Potential study limitations

Our study has several potential limitations. A possible limitation is the fact that the analysis of recall error is likely to be underpowered, since some of the seven studies included less than 20 eligible patients. However, the main issue is whether prospectively obtained pain scores differ from retrospectively obtained pain scores. Independently of the statistical analysis used to assess this issue, the prospective and recalled pain scores indicate a significant difference.
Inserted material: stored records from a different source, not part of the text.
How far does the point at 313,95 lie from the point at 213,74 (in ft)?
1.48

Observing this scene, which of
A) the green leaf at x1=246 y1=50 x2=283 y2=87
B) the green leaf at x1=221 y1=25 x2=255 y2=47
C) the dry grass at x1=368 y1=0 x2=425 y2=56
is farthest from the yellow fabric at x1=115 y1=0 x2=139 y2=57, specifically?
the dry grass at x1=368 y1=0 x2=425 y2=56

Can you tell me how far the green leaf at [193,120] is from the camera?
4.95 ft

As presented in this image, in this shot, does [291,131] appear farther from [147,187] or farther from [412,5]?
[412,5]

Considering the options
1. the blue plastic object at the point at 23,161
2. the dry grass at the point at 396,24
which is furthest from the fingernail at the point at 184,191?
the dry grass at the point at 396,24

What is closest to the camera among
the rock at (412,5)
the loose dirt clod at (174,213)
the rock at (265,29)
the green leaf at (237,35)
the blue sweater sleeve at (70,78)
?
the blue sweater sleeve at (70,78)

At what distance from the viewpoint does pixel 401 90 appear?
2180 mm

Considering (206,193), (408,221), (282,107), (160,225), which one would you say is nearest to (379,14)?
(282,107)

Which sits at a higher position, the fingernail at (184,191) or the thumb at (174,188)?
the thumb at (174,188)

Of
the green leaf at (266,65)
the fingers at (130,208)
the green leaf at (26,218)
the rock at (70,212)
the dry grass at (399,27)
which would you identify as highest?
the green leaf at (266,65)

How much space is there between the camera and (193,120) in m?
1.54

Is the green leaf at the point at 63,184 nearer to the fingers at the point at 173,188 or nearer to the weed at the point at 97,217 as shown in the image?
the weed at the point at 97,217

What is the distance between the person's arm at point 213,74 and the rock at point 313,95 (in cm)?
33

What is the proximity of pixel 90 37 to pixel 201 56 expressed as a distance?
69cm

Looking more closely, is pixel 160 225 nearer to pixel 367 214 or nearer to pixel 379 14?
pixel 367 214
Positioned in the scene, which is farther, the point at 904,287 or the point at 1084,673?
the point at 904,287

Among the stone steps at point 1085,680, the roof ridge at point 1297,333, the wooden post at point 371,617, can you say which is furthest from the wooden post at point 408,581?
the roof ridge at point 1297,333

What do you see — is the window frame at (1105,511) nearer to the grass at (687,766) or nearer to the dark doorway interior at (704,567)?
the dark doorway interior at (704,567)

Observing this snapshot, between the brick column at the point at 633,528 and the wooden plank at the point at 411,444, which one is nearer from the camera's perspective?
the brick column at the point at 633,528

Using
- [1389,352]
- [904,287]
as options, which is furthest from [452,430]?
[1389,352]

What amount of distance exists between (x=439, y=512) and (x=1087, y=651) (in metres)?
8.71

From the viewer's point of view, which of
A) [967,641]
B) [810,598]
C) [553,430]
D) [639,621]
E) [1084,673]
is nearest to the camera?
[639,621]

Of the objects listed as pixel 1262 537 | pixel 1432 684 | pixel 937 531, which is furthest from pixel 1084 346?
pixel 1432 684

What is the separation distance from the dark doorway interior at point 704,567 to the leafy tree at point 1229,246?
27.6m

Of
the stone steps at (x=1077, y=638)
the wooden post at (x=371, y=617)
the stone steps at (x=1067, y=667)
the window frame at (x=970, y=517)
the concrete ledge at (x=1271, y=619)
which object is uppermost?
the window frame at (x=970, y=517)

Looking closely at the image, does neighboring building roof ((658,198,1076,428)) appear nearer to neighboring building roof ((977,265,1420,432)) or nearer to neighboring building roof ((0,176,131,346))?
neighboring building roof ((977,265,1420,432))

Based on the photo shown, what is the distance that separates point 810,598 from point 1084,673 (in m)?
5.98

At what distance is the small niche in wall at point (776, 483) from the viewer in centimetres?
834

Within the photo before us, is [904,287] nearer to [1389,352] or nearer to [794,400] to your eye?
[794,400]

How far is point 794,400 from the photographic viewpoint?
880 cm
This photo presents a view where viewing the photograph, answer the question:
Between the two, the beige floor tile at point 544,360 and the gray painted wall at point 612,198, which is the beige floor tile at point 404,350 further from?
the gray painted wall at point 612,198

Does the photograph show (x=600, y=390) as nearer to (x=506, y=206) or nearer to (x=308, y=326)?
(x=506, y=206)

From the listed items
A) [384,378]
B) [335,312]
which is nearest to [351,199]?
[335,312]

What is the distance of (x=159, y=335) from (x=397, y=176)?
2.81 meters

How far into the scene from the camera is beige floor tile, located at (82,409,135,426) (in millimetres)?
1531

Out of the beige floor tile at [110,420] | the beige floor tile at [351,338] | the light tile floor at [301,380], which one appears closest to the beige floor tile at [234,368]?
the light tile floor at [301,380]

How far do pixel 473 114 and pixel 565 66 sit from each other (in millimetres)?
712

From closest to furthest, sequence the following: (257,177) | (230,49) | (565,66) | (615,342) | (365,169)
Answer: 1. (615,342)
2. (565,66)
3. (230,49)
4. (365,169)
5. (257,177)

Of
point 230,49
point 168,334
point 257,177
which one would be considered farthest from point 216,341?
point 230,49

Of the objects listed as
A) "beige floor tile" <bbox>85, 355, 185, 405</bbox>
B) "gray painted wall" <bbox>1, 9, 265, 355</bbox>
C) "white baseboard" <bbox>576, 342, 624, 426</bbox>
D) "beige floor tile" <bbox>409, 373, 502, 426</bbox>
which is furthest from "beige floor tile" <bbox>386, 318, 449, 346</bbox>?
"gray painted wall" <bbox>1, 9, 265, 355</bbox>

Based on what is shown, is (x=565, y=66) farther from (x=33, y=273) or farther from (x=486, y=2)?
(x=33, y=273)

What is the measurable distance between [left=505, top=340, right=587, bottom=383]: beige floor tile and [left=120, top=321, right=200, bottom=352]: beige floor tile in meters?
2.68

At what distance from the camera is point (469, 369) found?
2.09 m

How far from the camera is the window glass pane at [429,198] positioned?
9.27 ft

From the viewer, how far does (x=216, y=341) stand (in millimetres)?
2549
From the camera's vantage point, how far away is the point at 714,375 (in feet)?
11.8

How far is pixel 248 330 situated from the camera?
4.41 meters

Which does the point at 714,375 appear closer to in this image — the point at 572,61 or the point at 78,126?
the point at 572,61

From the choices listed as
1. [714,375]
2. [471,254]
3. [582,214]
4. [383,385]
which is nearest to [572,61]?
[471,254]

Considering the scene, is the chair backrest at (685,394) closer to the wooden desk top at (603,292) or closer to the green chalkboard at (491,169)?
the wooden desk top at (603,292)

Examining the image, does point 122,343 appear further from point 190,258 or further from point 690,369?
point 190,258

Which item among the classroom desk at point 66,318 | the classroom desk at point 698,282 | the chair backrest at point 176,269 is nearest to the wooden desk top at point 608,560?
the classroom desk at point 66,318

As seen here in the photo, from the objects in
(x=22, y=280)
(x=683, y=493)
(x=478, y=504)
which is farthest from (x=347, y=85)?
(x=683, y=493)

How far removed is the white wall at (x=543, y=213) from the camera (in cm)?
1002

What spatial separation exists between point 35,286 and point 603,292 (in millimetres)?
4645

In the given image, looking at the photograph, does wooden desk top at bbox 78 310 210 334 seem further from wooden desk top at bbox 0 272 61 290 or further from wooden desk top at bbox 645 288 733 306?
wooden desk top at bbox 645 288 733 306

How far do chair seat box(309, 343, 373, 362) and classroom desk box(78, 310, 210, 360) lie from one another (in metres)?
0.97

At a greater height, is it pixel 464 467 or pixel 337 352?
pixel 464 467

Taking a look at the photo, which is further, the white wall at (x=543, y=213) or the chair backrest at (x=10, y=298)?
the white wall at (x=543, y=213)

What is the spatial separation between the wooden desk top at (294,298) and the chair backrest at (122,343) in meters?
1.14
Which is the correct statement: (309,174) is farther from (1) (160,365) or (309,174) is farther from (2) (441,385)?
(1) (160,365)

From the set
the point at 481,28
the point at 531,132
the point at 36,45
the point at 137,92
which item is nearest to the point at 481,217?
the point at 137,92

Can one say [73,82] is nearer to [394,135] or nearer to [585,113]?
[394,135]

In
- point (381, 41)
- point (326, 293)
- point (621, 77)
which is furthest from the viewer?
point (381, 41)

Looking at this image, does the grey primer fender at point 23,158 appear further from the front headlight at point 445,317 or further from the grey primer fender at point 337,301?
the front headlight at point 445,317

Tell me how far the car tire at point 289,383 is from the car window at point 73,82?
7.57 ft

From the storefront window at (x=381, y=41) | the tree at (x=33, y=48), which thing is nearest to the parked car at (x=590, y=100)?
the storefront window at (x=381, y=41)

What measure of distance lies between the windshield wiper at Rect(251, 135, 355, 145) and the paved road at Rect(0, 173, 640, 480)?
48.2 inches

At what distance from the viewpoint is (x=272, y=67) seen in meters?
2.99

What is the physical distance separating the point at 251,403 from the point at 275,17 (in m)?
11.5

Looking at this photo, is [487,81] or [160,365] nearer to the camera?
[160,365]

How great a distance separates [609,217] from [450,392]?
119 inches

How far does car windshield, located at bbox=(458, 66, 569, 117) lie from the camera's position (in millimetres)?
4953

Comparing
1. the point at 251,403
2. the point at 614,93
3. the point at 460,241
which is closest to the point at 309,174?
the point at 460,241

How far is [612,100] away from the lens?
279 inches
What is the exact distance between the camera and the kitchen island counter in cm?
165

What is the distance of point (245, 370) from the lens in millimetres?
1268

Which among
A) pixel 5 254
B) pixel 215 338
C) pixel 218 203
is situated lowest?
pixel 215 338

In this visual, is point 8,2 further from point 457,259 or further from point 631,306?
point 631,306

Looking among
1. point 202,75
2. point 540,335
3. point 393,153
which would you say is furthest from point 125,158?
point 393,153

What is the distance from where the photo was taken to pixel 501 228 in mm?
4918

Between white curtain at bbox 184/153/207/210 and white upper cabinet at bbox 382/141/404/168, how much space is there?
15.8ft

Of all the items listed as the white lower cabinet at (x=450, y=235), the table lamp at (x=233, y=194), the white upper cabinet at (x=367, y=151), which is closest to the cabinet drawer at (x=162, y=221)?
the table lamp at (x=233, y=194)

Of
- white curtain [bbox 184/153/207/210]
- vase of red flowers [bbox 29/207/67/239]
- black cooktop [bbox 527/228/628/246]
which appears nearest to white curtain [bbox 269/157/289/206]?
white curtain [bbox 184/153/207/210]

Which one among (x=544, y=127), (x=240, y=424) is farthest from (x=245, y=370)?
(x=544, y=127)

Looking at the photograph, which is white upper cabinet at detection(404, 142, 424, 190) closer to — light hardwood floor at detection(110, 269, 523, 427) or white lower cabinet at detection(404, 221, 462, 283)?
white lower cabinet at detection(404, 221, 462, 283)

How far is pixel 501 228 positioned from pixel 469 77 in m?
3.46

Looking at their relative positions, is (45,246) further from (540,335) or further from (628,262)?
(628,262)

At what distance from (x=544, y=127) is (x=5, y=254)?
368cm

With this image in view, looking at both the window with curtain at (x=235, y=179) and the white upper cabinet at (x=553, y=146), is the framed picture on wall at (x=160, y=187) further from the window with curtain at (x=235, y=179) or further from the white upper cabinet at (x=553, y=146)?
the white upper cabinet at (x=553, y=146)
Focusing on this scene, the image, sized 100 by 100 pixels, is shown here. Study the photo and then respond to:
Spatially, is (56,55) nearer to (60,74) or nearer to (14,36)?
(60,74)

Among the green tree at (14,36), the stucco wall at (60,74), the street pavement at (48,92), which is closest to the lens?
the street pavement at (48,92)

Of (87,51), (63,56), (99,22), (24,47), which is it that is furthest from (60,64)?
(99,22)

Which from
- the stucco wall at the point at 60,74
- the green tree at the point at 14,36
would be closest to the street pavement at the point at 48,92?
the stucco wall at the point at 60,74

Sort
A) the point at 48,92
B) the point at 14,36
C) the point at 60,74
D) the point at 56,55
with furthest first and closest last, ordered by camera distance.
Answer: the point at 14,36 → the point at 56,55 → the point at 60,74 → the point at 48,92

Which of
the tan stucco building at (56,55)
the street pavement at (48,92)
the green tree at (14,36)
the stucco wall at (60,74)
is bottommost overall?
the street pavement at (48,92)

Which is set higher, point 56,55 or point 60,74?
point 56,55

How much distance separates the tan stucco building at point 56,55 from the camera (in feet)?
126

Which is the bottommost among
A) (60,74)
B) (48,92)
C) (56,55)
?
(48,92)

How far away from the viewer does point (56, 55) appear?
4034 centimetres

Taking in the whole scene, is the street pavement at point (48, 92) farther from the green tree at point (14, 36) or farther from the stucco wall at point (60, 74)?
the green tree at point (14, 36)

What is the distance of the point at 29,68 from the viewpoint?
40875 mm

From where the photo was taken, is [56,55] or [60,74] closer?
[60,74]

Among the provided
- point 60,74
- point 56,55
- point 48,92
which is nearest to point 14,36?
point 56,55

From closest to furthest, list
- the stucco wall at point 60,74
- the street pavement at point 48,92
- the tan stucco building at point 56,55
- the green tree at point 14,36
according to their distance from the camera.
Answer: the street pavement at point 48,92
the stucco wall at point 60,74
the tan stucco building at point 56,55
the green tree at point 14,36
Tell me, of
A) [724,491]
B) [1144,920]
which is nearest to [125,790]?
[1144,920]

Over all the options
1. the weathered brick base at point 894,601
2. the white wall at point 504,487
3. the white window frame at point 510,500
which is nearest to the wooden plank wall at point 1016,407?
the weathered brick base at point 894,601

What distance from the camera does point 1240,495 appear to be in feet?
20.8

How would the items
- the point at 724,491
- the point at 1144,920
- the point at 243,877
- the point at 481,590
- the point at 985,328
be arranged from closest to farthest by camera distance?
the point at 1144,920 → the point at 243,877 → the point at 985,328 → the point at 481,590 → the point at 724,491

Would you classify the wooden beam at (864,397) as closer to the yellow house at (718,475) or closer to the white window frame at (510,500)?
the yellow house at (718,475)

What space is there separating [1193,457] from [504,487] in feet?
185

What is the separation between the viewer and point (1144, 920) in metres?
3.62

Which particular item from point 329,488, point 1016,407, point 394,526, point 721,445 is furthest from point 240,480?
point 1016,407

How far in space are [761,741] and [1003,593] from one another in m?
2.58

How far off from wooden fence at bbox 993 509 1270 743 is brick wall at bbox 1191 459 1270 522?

Selection bias may have been created as populations with incomplete data were excluded. Since the basic characteristics of included and excluded patients were similar, selection bias is less likely to play a role. Publication bias was avoided, since all eligible MMC studies were included irrespective of publication status.

The present study demonstrates that recall bias varied between pain scales. VAS seemed most susceptible to recall error, but this observation relied on one single study. Therefore, no firm conclusions can be drawn and further research is required.

Conclusions

Surgery outcomes in one in seven patients undergoing remedial surgery are misclassified on the basis of retrospectively obtained pre-operative pain scores (success instead of failure, or vice versa). Misclassification is more likely in unsuccessful surgery than successful surgery. Therefore, the estimated effect size in studies using recalled pre-operative pain scores depends upon the actual success rate. Success rates exceeding 67% are underestimated, whereas effect sizes are overestimated when success rates are below 67%. Detailed pain scales seem to be more susceptible for recall errors, but this issue needs further investigation.